Im glad you had the chance to get out there and have some fun. Now we need to get to callin some time!


----------



## yfzduner450 (Dec 28, 2009)

Anytime Luke, I went out 2 weeks ago and decoyed one with the dogs. It was pure chaos for what seems like a lifetime, i'm sure it was really one a minute or two.


----------



## Bax* (Dec 14, 2008)

This decoy concept really intrigues me. I'd love to see it in action


----------



## yfzduner450 (Dec 28, 2009)

We will have to make some time when your school schedule lets up a bit. My pup is now a year old and just starting to get a hatred for coyotes.


----------



## Bax* (Dec 14, 2008)

I just finished school a couple of weeks ago!!!! So now I have a bit more time on my hands.

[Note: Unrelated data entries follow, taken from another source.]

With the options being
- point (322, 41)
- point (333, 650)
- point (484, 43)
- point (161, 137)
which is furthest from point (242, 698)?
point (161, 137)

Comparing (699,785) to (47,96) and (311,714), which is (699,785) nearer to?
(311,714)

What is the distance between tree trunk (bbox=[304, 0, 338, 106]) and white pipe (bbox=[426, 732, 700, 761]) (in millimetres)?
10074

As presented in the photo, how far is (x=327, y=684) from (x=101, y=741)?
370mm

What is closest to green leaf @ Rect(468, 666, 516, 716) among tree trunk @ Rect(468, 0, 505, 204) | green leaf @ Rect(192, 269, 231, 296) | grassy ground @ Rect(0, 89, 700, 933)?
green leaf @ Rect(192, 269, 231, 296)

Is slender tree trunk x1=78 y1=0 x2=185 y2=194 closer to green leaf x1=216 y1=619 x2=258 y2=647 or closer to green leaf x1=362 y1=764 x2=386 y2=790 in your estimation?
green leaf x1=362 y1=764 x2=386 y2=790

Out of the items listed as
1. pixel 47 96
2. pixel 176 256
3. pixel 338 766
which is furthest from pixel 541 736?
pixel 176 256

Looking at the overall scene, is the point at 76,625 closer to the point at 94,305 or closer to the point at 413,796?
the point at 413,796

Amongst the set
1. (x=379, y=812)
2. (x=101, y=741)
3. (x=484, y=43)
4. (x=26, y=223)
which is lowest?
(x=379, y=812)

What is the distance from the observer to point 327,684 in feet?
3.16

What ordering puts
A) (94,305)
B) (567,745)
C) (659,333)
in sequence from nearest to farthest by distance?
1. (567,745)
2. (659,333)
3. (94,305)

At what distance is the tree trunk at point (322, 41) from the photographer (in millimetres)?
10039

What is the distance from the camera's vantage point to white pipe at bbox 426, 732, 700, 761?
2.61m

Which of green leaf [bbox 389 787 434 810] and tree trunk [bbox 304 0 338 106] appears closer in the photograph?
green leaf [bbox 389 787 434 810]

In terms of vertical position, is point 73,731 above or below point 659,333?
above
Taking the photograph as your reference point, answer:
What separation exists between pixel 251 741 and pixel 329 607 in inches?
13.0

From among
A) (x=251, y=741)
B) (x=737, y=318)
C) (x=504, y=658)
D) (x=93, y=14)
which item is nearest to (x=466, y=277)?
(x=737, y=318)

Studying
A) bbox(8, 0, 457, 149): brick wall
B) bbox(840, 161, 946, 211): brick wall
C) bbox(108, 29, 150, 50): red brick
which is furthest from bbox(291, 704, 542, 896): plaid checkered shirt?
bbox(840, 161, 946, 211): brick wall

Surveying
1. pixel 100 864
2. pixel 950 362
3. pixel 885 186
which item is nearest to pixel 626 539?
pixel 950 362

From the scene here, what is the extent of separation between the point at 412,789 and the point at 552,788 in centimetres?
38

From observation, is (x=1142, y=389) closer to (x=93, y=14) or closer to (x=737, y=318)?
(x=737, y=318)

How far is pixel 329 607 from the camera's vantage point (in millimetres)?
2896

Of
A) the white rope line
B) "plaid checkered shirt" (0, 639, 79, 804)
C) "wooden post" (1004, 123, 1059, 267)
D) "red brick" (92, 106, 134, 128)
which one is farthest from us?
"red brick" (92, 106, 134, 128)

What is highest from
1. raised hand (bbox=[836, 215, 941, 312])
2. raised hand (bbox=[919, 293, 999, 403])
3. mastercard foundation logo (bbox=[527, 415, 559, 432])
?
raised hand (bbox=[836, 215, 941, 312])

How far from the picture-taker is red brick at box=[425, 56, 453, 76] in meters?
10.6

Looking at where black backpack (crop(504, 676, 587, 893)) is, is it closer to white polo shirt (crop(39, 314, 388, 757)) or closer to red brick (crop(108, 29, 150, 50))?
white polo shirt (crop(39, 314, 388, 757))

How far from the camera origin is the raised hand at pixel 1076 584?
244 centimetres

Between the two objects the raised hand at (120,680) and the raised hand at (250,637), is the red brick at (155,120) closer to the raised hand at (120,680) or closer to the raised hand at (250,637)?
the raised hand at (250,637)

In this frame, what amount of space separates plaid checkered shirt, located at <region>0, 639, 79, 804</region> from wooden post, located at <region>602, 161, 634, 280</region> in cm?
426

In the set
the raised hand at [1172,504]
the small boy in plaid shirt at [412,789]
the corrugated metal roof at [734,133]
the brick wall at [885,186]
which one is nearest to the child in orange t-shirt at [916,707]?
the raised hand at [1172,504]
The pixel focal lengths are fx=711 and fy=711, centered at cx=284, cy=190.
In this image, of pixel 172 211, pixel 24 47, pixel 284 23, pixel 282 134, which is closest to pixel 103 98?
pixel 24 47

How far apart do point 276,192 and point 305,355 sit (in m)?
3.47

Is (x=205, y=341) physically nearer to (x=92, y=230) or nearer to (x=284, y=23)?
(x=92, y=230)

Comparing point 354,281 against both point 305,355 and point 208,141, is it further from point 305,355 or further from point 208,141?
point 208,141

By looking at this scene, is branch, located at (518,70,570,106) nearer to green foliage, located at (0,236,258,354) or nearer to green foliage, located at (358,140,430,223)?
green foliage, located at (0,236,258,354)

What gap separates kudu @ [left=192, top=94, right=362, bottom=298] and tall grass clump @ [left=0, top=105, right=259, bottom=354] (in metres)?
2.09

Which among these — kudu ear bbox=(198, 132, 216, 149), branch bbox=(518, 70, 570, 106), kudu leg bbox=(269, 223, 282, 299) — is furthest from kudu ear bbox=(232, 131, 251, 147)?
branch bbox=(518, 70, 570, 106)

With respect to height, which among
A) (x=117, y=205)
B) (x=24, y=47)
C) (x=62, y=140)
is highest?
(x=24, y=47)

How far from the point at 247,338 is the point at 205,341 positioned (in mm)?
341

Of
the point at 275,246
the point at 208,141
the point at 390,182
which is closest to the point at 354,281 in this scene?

You'll have to explain why it's good that your dog hates coyotes. I thought they just acted as an attractant to coyotes, do they attack them too?


----------



## yfzduner450 (Dec 28, 2009)

Bax, They have to have a hate coyotes inorder for the dog to be effective. The goal is to have a coyote coming in to the call and have the dog see or smell the coyote and build out to the coyote. Now this is where the "brains" or training comes in, the dog has to know the goal is to get the coyote closer and not just chase to kill. The dog will show some submission and turn tail and head back. The coyote seeing a less dominant dog is on it's territory, it will chase to kill the dog. sometimes the coyote will run all the way back on the first try and sometimes they will check up. This is where the dog needs to get back out there and lure the coyote in. I prefer a more aggressive dog so that they can hold their own when a dominant male coyote comes in. The dog will sometimes have to "fight" it's way back. Also, on cripples I expect my dog to find, bay and catch.


----------



## yfzduner450 (Dec 28, 2009)

Also, you need to check out our dvd, Coyote Dogs 101. It shows the multiple uses for a coyote dog and will show a more "western" style of running dogs. My buddy did all the filming and I did all the editing and production. www.coyotedogs101.com


----------



## Bax* (Dec 14, 2008)

I just checked your link. Is this the guy that you got the badger with?


----------



## yfzduner450 (Dec 28, 2009)

yep, same guy. He's over ran with badgers.


----------